The office continued, "The newspaper correspondent contacted [this] office to inquire about the accuracy of the leaks and was provided with the facts on Nov. 14. These included that the agreement for airplanes to pass through Iraqi airspace was signed before Zubeidi took over the Ministry of Transport, and that the planes underwent periodic US investigation and moved humanitarian aid to the Syrian people."
Abadi, who heads the Victory Alliance, was mentioned in the report as being "quite willing to have a confidential relationship with Iranian intelligence." One Victory Alliance leader, Ali al-Sunaid, told Al-Monitor, “There are no official documents, be they American or Iranian, that can prove allegations of Abadi’s affiliation with Tehran. Abadi, who won the war on terrorism, naturally coordinates with parties that can help his country.”
The story also calls Abadi's Cabinet into question. Ibrahim al-Jaafari, a former prime minister who in 2014 was foreign minister, was named as having close ties with Iran, as was Abdul Mahdi and other ministers from that time.
The New York Times story also said one of then-parliament Speaker Salim al-Jabouri's top political advisers, who was identified only by a code number, was an undercover Iranian intelligence asset who regularly kept track of Jabouri's contacts with Americans.
Jabouri's office denied to Al-Monitor “any knowledge of calls between Jabouri and Iran" and dismissed the American report as "a deliberate attempt to further flare up the Iraqi streets.”
Economist Salam Smeasim, an adviser to the Iraqi Private Banks League, told Al-Monitor, "The documents’ importance does not lie in the names mentioned, as those are known to many, rather in their timing, as they coincide with the wide wave of protests that raised slogans against the Iranian presence in Iraq specifically.”
Smeasim added that the timing of the documents' release makes them dangerous because they put "huge pressure" on the government. "The information cemented the notion of [ousting] influential Iraqi figures whom people have been protesting against since 2003, as they belong to an Iran-led state in Iraq.”
Legal expert and former judge Ali al-Tamimi told Al-Monitor there are two possible legal implications of the leaks.

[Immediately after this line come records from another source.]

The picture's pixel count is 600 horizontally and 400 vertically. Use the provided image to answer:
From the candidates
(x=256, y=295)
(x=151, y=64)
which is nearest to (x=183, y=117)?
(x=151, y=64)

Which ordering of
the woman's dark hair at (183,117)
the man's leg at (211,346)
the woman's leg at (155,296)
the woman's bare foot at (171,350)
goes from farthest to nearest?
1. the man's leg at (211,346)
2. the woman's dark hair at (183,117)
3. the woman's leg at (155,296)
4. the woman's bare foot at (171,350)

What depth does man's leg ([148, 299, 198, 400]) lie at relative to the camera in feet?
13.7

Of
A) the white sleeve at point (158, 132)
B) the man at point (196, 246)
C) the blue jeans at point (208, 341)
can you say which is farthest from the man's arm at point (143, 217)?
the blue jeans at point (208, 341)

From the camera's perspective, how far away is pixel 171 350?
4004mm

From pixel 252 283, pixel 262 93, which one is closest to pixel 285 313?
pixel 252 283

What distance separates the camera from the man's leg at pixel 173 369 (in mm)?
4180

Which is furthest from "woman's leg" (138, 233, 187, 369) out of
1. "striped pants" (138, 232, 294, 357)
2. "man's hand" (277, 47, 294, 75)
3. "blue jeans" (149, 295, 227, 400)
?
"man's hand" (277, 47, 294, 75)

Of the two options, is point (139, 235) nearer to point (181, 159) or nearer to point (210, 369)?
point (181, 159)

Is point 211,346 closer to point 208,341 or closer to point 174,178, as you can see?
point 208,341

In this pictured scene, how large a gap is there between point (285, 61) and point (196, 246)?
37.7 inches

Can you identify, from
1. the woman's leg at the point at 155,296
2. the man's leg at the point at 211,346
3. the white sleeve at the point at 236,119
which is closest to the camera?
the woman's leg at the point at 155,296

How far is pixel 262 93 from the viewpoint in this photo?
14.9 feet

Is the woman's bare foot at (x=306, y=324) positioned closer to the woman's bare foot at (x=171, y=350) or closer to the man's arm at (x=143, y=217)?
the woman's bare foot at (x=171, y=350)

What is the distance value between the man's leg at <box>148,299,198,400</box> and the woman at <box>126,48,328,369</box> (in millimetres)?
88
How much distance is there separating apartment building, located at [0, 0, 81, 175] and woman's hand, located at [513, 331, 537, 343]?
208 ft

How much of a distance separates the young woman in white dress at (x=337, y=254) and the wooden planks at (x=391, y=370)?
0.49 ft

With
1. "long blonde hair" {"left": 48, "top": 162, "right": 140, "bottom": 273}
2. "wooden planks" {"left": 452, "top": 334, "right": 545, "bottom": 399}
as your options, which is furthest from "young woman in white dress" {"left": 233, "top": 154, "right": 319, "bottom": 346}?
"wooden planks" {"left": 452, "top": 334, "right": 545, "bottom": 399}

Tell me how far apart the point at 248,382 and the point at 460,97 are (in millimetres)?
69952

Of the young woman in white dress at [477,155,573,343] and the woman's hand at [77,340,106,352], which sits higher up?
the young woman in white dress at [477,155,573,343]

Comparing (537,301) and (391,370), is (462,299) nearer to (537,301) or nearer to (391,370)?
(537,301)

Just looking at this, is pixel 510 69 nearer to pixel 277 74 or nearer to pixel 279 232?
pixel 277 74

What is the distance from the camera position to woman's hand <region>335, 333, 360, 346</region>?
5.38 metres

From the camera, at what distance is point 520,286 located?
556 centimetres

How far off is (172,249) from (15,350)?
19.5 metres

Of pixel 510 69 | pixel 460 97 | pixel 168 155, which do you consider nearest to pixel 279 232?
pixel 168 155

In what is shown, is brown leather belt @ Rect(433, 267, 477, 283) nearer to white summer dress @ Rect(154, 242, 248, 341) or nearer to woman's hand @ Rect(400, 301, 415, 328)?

“Domestically, anyone collaborating with a foreign state, as per articles 158 and 164 of the Iraqi Penal Code, will be sentenced to death," he said. "Anyone who collaborates with a foreign state or attempts to damage Iraq's military, political or economic administration, shall be sentenced to death.”
He added, “If the Iraqi government takes the report seriously, public prosecution shall ... investigate suspects."
At the foreign level, Tamimi expects Washington to "freeze the funds of these individuals and ban their entry to the US, and it might resort to the Security Council to punish Iraq under UN Chapter VII, due to corruption and human rights violations.”
Naturally, the political forces and figures mentioned in the reports denied any connection to Iran. But their statements don't erase the wide-scale Iranian influence on Baghdad's political and security decision-making circles. The Iraqi people who protest against this influence in many cities across south and central Iraq are well aware of this fact.